Verification means checking that the process is followed—reviewing logs, signing off on records, or double-checking temperatures.

Validation means proving that your process actually works to make safe food, for example, sending a product to a lab to confirm pH and water-activity targets are met.

These steps don’t need to be complicated or expensive, but they do need to be done and documented.

Record-Keeping

Every time you run production, you should have a batch record that shows:

• The date and lot number.

• The actual times and temperatures reached.

• Who did the monitoring.

• Any issues and what was done about them.

Keep these records for at least one year after the product’s last date of sale (longer if it has a long shelf life).

Making It Work in Your Plant

Process controls don’t need to be fancy. A clear, practical form your team can actually use is far better than a 10-page document that sits in a binder.

Consider keeping a master process-control sheet for each product and daily batch records that operators fill out as they go. Electronic logs can be handy, but paper works just fine too, as long as it’s complete and legible.
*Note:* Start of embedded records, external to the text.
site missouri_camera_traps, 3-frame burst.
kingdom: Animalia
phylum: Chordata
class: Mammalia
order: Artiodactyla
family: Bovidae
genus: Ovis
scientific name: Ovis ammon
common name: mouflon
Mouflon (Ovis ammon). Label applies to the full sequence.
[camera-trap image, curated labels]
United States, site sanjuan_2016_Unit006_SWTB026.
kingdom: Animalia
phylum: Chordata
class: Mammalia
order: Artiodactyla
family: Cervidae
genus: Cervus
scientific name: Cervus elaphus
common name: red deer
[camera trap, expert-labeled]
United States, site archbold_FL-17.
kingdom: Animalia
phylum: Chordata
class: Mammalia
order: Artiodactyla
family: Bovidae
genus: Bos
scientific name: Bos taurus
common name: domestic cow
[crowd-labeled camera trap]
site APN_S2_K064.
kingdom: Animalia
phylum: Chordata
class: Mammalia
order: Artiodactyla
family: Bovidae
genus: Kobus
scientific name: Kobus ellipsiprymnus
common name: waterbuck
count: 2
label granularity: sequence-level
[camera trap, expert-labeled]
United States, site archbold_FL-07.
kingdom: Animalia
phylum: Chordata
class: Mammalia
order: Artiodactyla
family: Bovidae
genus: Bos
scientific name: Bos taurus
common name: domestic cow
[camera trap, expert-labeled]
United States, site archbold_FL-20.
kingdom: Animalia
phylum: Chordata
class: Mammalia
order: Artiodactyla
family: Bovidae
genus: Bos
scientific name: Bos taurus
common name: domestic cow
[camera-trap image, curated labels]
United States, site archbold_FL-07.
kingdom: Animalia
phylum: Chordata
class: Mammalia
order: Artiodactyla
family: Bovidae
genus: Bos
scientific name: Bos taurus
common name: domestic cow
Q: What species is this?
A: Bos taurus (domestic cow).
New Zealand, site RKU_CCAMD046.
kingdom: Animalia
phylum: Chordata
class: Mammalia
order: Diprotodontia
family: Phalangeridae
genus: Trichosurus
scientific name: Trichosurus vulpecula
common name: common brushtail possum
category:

Most importantly, make sure your staff understand why process controls matter. When people see how these steps protect both the product and the business, they’re far more likely to take them seriously.

The Bottom Line

A good process control tells the story of your product—how it’s made, why it’s safe, and how you know every batch meets your standards.

Under Ontario’s Meat Regulation 31/05, it’s a legal requirement, but beyond that, it’s just good business.

Clear, simple documentation helps you train staff, maintain consistency, and build trust with both regulators and customers.